Este programa, gestionado por la Fundación de la Energía de la región (FENERCOM), estaba dotado con dos millones de euros y destinado a promover la sustitución de aparatos antiguos por otros más eficientes energéticamente.
Según informó el Gobierno regional, ya se han canjeado 5.124 bonos por un valor superior a los 850.000 euros. El objetivo del plan es facilitar a los ciudadanos la renovación de sus electrodomésticos, reduciendo el consumo energético en los hogares madrileños y promoviendo tecnologías con mejores prestaciones ambientales.
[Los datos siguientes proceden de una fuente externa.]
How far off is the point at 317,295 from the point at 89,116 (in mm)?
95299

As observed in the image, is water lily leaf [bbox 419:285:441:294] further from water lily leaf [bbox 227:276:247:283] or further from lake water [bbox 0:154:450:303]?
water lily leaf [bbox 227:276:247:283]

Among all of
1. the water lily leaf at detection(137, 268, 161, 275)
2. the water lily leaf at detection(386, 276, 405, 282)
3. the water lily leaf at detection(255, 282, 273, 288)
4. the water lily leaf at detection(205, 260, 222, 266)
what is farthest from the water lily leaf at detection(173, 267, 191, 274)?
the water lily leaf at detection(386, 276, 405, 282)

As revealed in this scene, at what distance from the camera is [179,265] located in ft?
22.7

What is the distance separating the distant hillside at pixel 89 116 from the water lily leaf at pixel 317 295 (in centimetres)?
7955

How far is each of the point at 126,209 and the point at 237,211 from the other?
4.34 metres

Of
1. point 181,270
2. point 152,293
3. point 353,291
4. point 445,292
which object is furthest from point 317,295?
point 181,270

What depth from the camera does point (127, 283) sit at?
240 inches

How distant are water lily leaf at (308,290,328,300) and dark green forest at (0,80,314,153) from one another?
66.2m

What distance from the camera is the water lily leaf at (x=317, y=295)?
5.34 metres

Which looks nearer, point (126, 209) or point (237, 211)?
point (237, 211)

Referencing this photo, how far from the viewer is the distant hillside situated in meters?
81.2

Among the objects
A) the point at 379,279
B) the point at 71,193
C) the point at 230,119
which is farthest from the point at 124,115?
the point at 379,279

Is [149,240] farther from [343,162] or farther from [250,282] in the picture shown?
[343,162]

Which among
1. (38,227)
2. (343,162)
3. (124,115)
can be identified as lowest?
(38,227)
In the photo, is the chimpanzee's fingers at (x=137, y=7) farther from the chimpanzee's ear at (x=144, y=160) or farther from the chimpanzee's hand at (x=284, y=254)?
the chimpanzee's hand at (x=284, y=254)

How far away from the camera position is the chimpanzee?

En total, se han registrado 11.139 solicitudes. Los frigoríficos han sido el electrodoméstico más solicitado, con 3.339 peticiones, equivalentes al 30% del total. De ellas, 2.702 se dirigieron a modelos de clase A, con una ayuda de 300 euros; 156 a modelos de clase B, subvencionados con 200 euros, y 481 a clase C, con un incentivo de 100 euros.
La segunda opción más demandada ha sido la compra de lavadoras, que han acumulado 3.280 solicitudes, el 29% de la convocatoria, con una subvención fija de 125 euros. Les siguen las placas de inducción, que han recibido 2.314 peticiones, un 21% del total. Por último, se han contabilizado 2.206 solicitudes para la adquisición de lavavajillas, equivalentes al 20% del programa. Entre estas últimas, 1.916 corresponden a modelos de clase A, con 200 euros de ayuda, y 290 a modelos B, con 100 euros.
Para optar a estos incentivos, era necesario que la instalación del nuevo electrodoméstico y la retirada del antiguo se realizara en una vivienda ubicada en un municipio de la Comunidad de Madrid. Además, el aparato sustituido debía entregarse a un gestor autorizado para garantizar su correcto tratamiento y reciclaje.